**Given instruction 1:**
In the steroid column, change "NASCAR drivers" to "stock car racers" and write out the passage starting with "Friday, December 10, 2004" and going on through "end of a game.".

**Supplied passage:**
━━━
Friday, December 10, 2004

Be proud, ye hypocrites

Why are we outraged? Why are we shocked? Even if we never saw the steroid issue coming to a head, we should have envisioned something similar, some other form of nefarious activity taking place in clubhouses around the land.

Why? It’s simple, really. Because ours — for better, or more often, for worse — is a society based on people cheating their way to the top. Yeah, I’m sure some people in the 1950s found ways around rules — NASCAR drivers have been doing it for years.

Even the Oakland Raiders of the 1970s would beat you physically, mentally and emotionally before wiping the Stickum off of their hands at the end of a game.

So why, then, is everyone outraged at Barry Bonds, Gary Sheffield, Jason Giambi and the other 5-7 percent of those who tested positive in 2003? (Realize right now that I don’t condone steroid use and think it’s bad for the game — but at the same time, I see why the players took that route).
━━━
Dataset entries
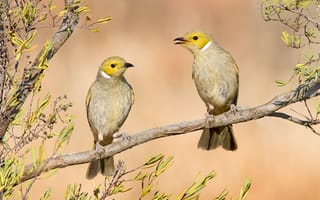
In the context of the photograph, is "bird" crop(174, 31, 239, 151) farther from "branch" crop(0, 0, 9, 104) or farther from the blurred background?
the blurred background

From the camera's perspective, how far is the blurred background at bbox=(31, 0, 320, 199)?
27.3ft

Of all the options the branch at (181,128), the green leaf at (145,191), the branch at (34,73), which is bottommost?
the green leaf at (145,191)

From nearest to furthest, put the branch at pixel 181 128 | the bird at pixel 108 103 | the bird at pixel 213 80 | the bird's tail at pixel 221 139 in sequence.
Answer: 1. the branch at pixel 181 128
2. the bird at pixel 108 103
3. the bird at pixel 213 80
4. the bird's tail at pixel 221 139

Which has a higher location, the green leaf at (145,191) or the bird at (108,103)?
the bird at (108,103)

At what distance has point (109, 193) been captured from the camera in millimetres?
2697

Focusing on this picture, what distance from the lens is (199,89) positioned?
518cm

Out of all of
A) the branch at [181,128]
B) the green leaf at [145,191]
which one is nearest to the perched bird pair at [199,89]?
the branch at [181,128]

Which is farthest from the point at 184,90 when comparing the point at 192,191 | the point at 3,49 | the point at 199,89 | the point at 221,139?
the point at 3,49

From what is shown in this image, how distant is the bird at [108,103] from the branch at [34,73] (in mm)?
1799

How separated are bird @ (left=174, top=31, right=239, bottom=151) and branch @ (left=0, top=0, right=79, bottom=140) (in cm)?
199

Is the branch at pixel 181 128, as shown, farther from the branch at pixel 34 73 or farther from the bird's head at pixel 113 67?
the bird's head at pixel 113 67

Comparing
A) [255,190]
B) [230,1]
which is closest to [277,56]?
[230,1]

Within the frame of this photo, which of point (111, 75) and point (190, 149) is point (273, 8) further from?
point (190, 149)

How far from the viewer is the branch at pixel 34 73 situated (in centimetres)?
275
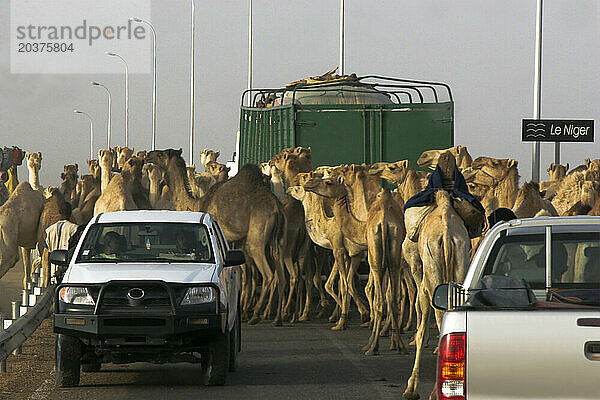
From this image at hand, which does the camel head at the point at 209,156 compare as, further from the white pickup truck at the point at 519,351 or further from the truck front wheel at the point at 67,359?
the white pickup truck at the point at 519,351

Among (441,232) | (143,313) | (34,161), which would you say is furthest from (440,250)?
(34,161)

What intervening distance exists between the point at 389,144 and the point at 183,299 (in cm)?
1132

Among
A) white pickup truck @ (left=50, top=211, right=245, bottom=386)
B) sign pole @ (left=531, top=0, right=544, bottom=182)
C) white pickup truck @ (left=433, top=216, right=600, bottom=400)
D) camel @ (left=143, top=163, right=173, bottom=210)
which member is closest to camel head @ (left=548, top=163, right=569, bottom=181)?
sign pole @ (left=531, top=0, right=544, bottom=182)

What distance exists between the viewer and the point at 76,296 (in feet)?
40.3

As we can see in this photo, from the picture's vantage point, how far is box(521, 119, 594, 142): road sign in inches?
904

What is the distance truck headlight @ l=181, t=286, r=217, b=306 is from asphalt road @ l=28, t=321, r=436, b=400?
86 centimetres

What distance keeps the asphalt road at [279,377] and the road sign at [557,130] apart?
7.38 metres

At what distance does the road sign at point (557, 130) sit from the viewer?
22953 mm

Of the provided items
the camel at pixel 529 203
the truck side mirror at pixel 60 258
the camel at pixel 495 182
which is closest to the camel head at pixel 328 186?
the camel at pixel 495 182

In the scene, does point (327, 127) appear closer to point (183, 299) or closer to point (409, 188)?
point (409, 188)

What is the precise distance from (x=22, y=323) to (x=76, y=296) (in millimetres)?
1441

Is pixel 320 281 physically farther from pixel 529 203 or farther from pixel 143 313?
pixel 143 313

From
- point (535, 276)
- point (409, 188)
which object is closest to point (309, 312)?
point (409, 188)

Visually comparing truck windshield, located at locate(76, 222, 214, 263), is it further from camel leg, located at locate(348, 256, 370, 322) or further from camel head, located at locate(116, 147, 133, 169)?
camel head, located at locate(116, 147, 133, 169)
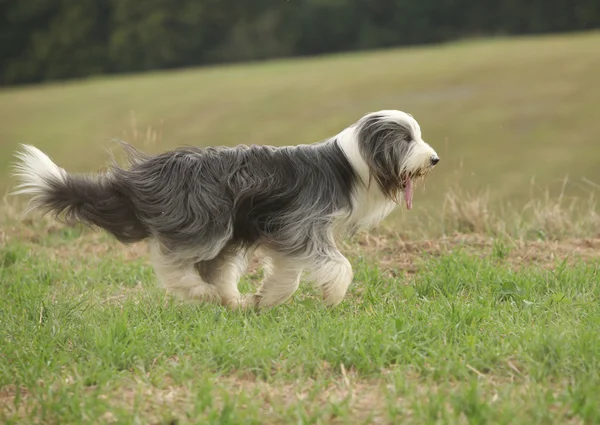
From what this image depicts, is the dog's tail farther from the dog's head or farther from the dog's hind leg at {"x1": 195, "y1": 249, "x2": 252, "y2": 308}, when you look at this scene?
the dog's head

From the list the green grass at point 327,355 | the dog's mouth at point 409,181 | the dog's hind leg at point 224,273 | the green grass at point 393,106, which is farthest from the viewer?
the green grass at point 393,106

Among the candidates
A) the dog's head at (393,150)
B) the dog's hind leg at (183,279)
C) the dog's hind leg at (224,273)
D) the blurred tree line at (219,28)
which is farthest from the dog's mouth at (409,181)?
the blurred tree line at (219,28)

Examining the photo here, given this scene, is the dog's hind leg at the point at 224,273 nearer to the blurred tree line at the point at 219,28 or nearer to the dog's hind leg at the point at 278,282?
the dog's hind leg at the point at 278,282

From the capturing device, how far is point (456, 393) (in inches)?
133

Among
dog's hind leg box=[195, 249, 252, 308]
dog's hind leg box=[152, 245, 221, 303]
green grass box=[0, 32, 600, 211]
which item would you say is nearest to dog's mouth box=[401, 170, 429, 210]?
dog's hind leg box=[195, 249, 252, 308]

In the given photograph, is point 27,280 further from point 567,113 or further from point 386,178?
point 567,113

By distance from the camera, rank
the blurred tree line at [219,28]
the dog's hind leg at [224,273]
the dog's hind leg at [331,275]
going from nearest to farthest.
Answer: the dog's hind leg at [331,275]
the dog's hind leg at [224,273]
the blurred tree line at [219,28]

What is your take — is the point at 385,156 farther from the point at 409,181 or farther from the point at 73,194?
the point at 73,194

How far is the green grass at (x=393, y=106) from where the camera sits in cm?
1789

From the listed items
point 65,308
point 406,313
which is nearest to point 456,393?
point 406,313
━━━
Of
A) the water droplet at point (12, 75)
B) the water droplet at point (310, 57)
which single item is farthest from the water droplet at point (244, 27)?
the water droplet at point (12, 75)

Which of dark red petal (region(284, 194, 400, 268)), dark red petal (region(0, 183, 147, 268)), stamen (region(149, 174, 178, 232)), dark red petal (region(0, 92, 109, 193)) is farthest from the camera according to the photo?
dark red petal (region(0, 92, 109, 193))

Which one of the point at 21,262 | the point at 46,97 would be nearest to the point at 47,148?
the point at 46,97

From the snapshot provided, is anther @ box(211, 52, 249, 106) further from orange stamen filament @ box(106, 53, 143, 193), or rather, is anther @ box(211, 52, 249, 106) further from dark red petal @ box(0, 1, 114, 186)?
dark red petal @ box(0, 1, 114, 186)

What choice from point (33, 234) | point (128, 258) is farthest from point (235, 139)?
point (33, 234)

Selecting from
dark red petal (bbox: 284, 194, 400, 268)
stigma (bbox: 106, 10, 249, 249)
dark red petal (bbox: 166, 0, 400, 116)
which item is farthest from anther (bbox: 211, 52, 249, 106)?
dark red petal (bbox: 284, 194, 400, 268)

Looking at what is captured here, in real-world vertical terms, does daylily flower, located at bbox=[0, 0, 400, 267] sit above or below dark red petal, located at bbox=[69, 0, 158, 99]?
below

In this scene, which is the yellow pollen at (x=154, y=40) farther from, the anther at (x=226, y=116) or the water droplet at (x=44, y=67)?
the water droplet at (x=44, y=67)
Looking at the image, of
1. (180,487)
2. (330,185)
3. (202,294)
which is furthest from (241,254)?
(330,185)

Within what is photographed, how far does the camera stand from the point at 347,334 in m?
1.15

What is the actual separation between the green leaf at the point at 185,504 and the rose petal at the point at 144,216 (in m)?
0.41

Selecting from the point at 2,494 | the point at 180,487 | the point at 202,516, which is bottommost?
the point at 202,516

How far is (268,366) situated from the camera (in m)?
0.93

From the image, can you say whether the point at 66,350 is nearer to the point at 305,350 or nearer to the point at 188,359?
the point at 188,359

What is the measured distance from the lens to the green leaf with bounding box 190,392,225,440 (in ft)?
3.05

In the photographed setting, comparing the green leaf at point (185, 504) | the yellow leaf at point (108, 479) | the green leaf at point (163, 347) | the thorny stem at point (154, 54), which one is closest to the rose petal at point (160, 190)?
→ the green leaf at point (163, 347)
━━━
**Given instruction 2:**
Report every line of the dataset entry rows that contains the string "Within".

**Result 1:**
Friday, December 10, 2004

Be proud, ye hypocrites

Why are we outraged? Why are we shocked? Even if we never saw the steroid issue coming to a head, we should have envisioned something similar, some other form of nefarious activity taking place in clubhouses around the land.

Why? It’s simple, really. Because ours — for better, or more often, for worse — is a society based on people cheating their way to the top. Yeah, I’m sure some people in the 1950s found ways around rules — stock car racers have been doing it for years.

Even the Oakland Raiders of the 1970s would beat you physically, mentally and emotionally before wiping the Stickum off of their hands at the end of a game.

**Result 2:**
Within the frame of this photo, which of point (111, 75) and point (190, 149) is point (273, 8) further from?
Within what is photographed, how far does the camera stand from the point at 347,334 in m?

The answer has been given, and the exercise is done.